A revisão por pares é uma prática fundamental na ciência moderna, garantindo a validade e a confiabilidade dos estudos publicados. Entretanto, poucos sabem como essa prática evoluiu ao longo do tempo. Recentemente, a Royal Society, uma das mais antigas e prestigiosas sociedades científicas do mundo, ofereceu um vislumbre em sua rica história ao liberar mais de 1.600 relatórios de revisão, abrangendo o período de 1949 a 1954. Estes documentos, que agora fazem parte do arquivo histórico da sociedade, revelam muito sobre a evolução da revisão por pares.
A publicação da Nature em 15 de outubro de 2024, nos mostra que A Royal Society iniciou a prática de revisão por pares em suas publicações há quase 200 anos, mas foi somente nos anos 1970 que o processo se tornou mais formalizado. Antes disso, os relatórios de revisores poderiam conter desde atualizações sobre férias até comentários casuais sobre outras atividades dos revisores. Louisiane Ferlier, gerente de recursos digitais da sociedade, destaca que os primeiros relatórios eram muito mais informais e focados no diálogo entre cientistas. Essa troca franca, embora informal, era essencial para melhorar a comunicação dos resultados científicos.
Curiosidades e Desafios na Revisão por Pares
Os relatórios não apenas trazem insights sobre o processo científico, mas também revelam aspectos humanos e técnicos interessantes. Por exemplo, a química Dorothy Hodgkin, ao revisar o manuscrito sobre a estrutura do DNA de Francis Crick e James Watson em 1953, sugeriu que eles retocassem fotografias para eliminar reflexos indesejados – um problema que as câmeras modernas corrigem automaticamente. Além disso, os relatórios variavam enormemente em comprimento, desde breves anotações até extensas análises manuscritas de 24 páginas.

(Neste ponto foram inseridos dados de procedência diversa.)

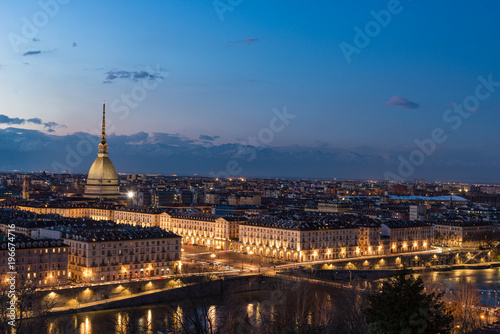 Turin skyline at dusk, panorama cityscape at Torino, Italy, with the Mole Antonelliana over the city. Scenic colorful light and dramatic sky.
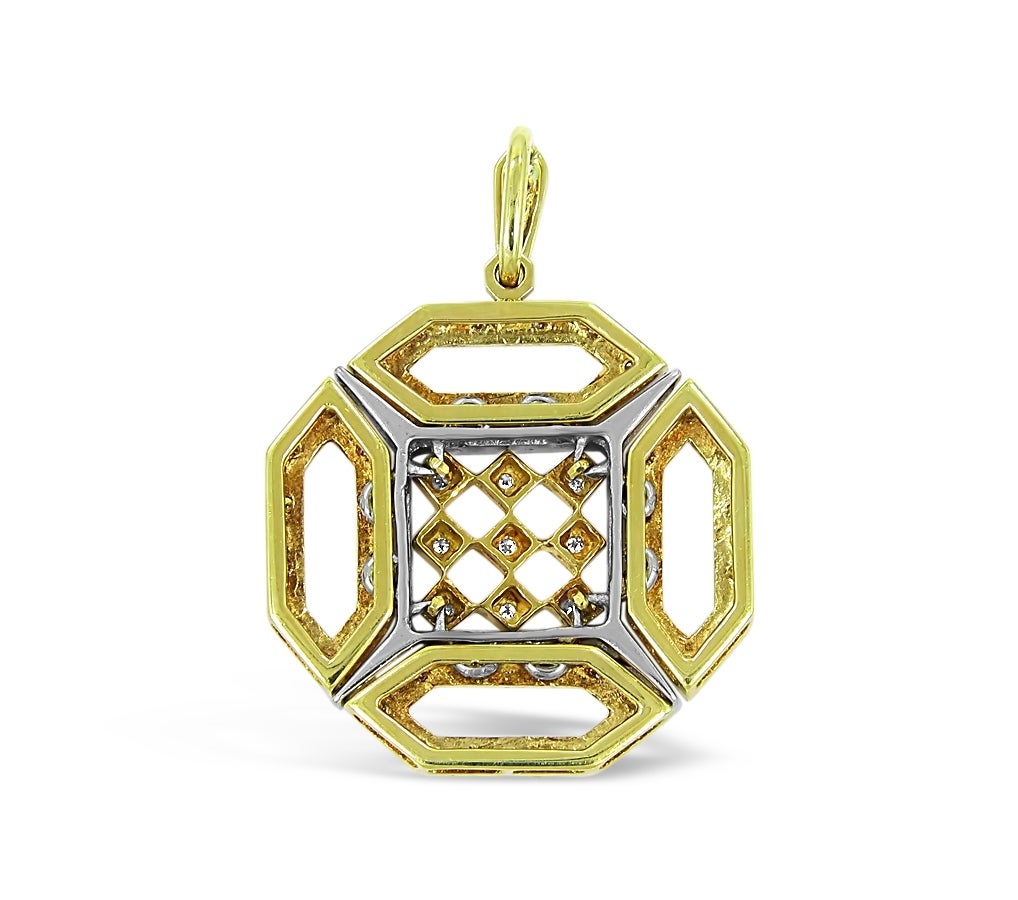 There are 50 round single cut diamonds approximately .01cts each, all securely prong set in 18k yellow gold. Each section is separated with 18k yellow gold bars. The design of this pendant gives it an ancient feel. Pendant is 1.19 x 1.19 inches.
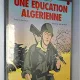 UNE EDUCATION ALGERIENNE - GUY VIDAL, ALAIN BIGNON  (CARTE CU BENZI DESENATE, TEXT IN LIMBA FRANCEZA)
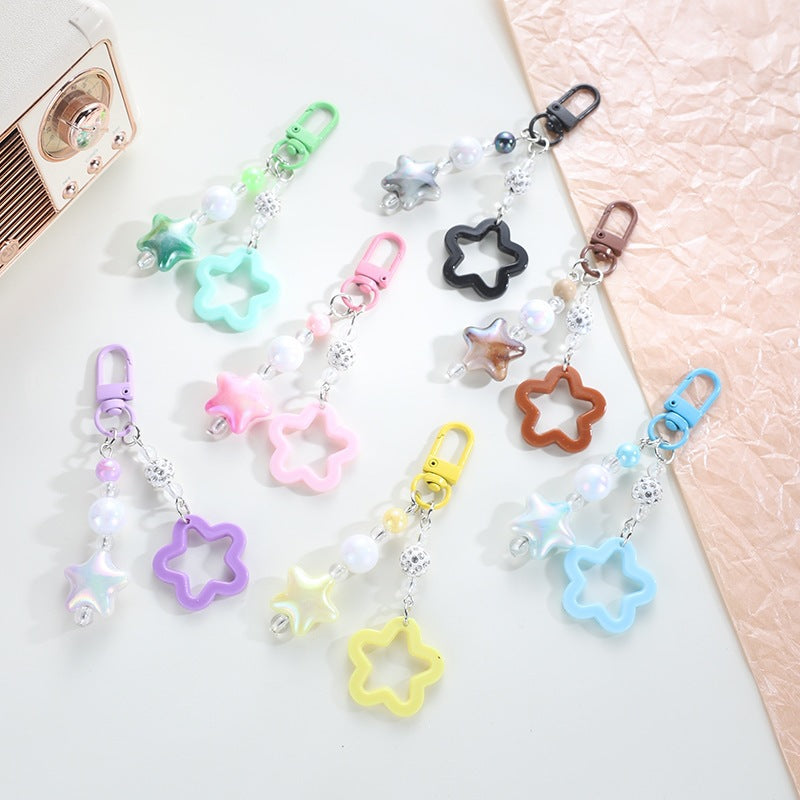 Playful keychain with floral and star motif Bowlift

Fonte: Adam, D. (2024, October 15). Nature
Viés e Imparcialidade
O arquivo também é um testemunho dos desafios relacionados ao viés na revisão por pares. Relatos de revisores revelam que o conhecimento prévio sobre um autor poderia influenciar a confiança na análise apresentada. Em contrapartida, comentários extremamente negativos também demonstram como preconceitos pessoais poderiam afetar o julgamento sobre um trabalho.
Em 1901, o físico George Burch recomendou a publicação de um artigo apesar de não estar convencido pelos resultados e incapaz de replicá-los, preocupado que rejeitá-lo pudesse transmitir uma impressão de viés.
Fonte: Adam, D. (2024, October 15). Nature
Impacto da Tecnologia e Geopolítica
O advento do computador e suas aplicações também geraram debates. Alan Turing, por exemplo, enfrentou críticas e apoios divididos sobre seu trabalho em morfogênese química, que propunha novos métodos de modelagem matemática para a biologia. Além disso, durante períodos de tensão geopolítica, como a Segunda Guerra Mundial, a publicação de pesquisas era cuidadosamente avaliada para evitar que informações valiosas caíssem em mãos inimigas.
Interessantemente, a revisão por pares também serviu para ajudar as editoras a controlar custos. Revisores eram frequentemente questionados sobre a necessidade de figuras ou tabelas, ajudando a reduzir os custos de impressão, um aspecto prático, porém menos discutido, desse processo.
Ao entender as origens e as transformações na revisão por pares, podemos apreciar melhor seu valor inestimável na promoção de uma ciência rigorosa e imparcial. A revisão por pares continua a ser um pilar crucial na validação científica, e sua evolução é um testemunho do compromisso contínuo da comunidade científica com a excelência.